Whoa, mama! That's a ton of BS for a single issue. You can see now why we'd want to transform this data before importing ten million fields into any database. Make note of these important fields:

  • startAt: An integer which tells us which issue number the paginated results start at.
  • maxResults: Denotes the maximum number of results page - maxes out at 100 issues.
  • total: The total number of issues across all pages.
  • issues: A list of objects which contain the information for exactly one JIRA issue per object

Great. So the purpose of fetch.py will essentially consist of creating a list of all 888 issues (in my case), and passing that off for transformation. Check it the source I came up with:

import os
import math
import requests


class FetchJiraIssues:
    """Fetch all public-facing issues from JIRA instance.

    1. Retrieve all values from env vars.
    2. Construct request against JIRA REST API.
    3. Fetch paginated issues via recursion.
    4. Pass final JSON to be transformed into a DataFrame.
     """
    results_per_page = 100
    username = os.environ.get('JIRA_USERNAME')
    password = os.environ.get('JIRA_PASSWORD')
    endpoint = os.environ.get('JIRA_ENDPOINT')
    jql = os.environ.get('JIRA_QUERY')
    headers = {
        "Accept": "application/json"
    }

    @classmethod
    def get_total_number_of_issues(cls):
        """Gets the total number of results."""
        params = {
            "jql": cls.jql,
            "maxResults": 0,
            "startAt": 0
        }
        req = requests.get(cls.endpoint,
                           headers=cls.headers,
                           params=params,
                           auth=(cls.username, cls.password)
                           )
        response = req.json()
        try:
            total_results = response['total']
            return total_results
        except KeyError:
            print('Could not find any issues!')

    @classmethod
    def fetch_all_results(cls):
        """Recursively retrieve all pages of JIRA issues."""
        total_results = cls.get_total_number_of_issues()
        issue_arr = []

        def fetch_single_page():
            """Fetch one page of results, and determine if another page exists."""
            params = {
                "jql": cls.jql,
                "maxResults": cls.results_per_page,
                "startAt": len(issue_arr)
            }
            req = requests.get(cls.endpoint,
                               headers=cls.headers,
                               params=params,
                               auth=(cls.username, cls.password)
                               )
            response = req.json()
            issues = response['issues']
            issues_so_far = len(issue_arr) + cls.results_per_page
            print(issues_so_far, ' out of', total_results)
            issue_arr.extend(issues)
            # Check if additional pages of results exist.
        count = math.ceil(total_results/cls.results_per_page)
        for x in range(0, count):
            fetch_single_page()
        return issue_arr

Yep, I'm using classes. This class has two methods:

  • get_total_number_of_issues: All this does is essentially pull the number of issues (888) from the REST API. We'll use this number in our next function to check if additional pages exist.
  • fetch_all_results: This is where things start getting fun. fetch_all_results is a @classmethod which contains a function within itself. fetch_all_results gets the total number of JIRA issues and then calls upon child function fetch_single_page to pull JIRA issue JSON objects and dump them into a list called issue_arr until all issues are accounted for.

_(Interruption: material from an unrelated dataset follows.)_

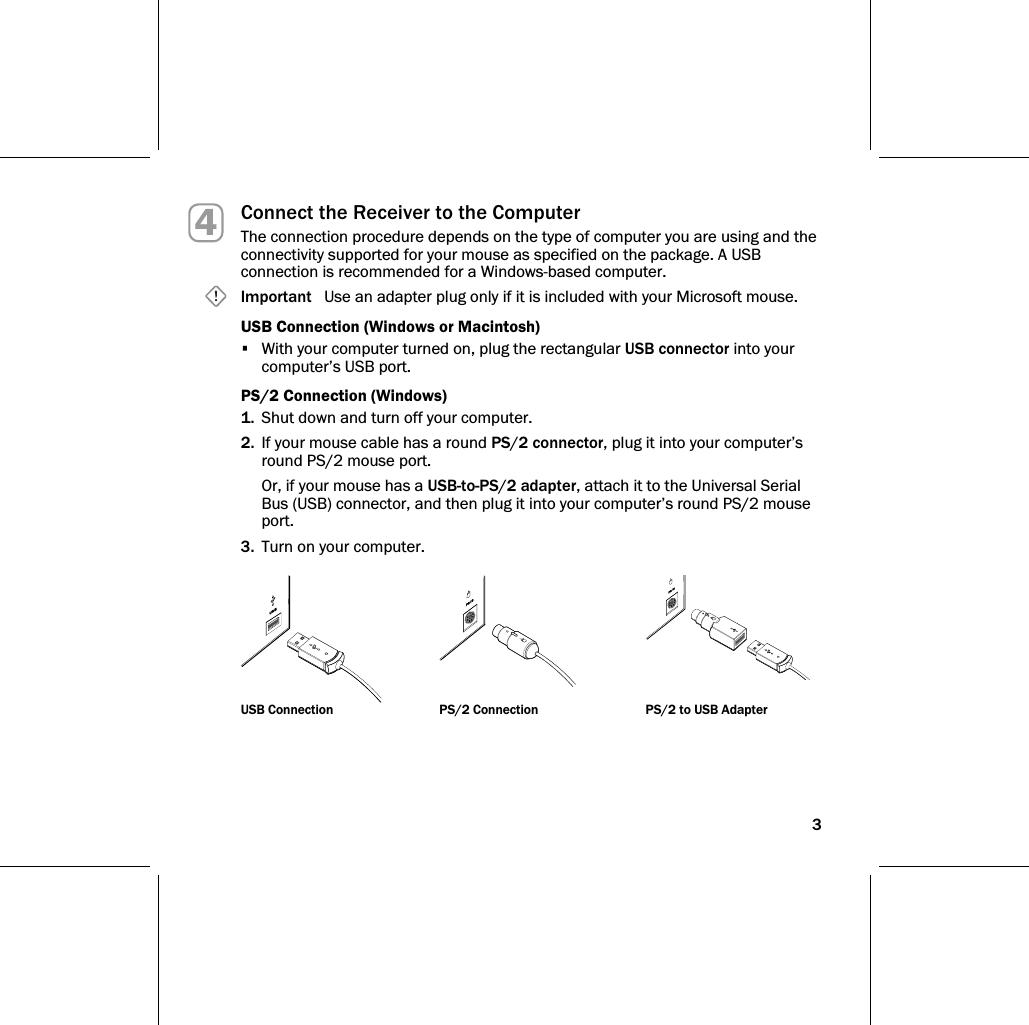 microsoft 1007 wireless mouse instructions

Because we have 888 issues and can retrieve 100 issues at a time, our function  fetch_single_page should run 9 times. And it does!

Transforming Our Data

So now we have a list of 888 messy JIRA issues. The scope of data.py should be to pull out only the data we want, and make sure that data is clean:

import os
import json
from pandas.io.json import json_normalize
from datetime import datetime


class TransformData:
    """Build JIRA issue DataFrame.

    1. Loop through JIRA issues and create a dictionary of desired data.
    2. Convert each issue dictionary into a JSON object.
    3. Load all issues into a Pandas DataFrame.
    """

    issue_count = 0

    @classmethod
    def construct_dataframe(cls, issue_list_chunk):
        """Make DataFrame out of data received from JIRA API."""
        issue_list = [cls.make_issue_body(issue) for issue in issue_list_chunk]
        issue_json_list = [cls.dict_to_json_string(issue) for issue in issue_list]
        jira_issues_df = json_normalize(issue_json_list)
        return jira_issues_df

    @staticmethod
    def dict_to_json_string(issue_dict):
        """Convert dict to JSON to string."""
        issue_json_string = json.dumps(issue_dict)
        issue_json = json.loads(issue_json_string)
        return issue_json

    @classmethod
    def make_issue_body(cls, issue):
        """Create a JSON body for each ticket."""
        updated_date = datetime.strptime(issue['fields']['updated'], "%Y-%m-%dT%H:%M:%S.%f%z")
        body = {
            'id': str(cls.issue_count),
            'key': str(issue['key']),
            'assignee_name': str(issue['fields']['assignee']['displayName']),
            'assignee_url': str(issue['fields']['assignee']['avatarUrls']['48x48']),
            'summary': str(issue['fields']['summary']),
            'status': str(issue['fields']['status']['name']),
            'priority_url': str(issue['fields']['priority']['iconUrl']),
            'priority_rank': int(issue['fields']['priority']['id']),
            'issuetype_name': str(issue['fields']['issuetype']['name']),
            'issuetype_icon': str(issue['fields']['issuetype']['iconUrl']),
            'epic_link': str(issue['fields']['customfield_10008']),
            'project': str(issue['fields']['project']['name']),
            'updated': int(datetime.timestamp(updated_date)),
            'updatedAt': str(updated_date)
        }
        cls.issue_count += 1
        return body

Again, let's see the methods at work:

  • construct_dataframe: The main function we invoke to build our DataFrame (mostly just calls other methods). Once all transformations are completed, creates a DataFrame called jira_df by using the Pandas json_normalize() method.
  • make_issue_body: Creates a new dictionary per singular JIRA issue. Extracts only the fields we want to be imported into our database. Converts each field into either a string or an int as a lazy way of avoiding null values (for example, if issue['fields']['priority']['name'] contained a null value, the script would error out. Wrapping this in str() is a dirty way of converting null to an empty string).
  • dict_to_json_string Takes each issue dictionary and converts it to a JSON object, which is then turned into a string (this is done for Pandas).

Loading Our Data

And now for the final step! Thanks to the joyful marriage of Pandas and SQLAlchemy, turning DataFrames into SQL tables is super simple. We never make things simple, though.

import os
import logging
from sqlalchemy import create_engine, text, MetaData
from sqlalchemy.types import Integer, Text, TIMESTAMP, String
import pandas as pd

logging.basicConfig()
logging.getLogger('sqlalchemy.engine').setLevel(logging.INFO)


class DatabaseImport:
    """Merge Epic metadata and upload JIRA issues.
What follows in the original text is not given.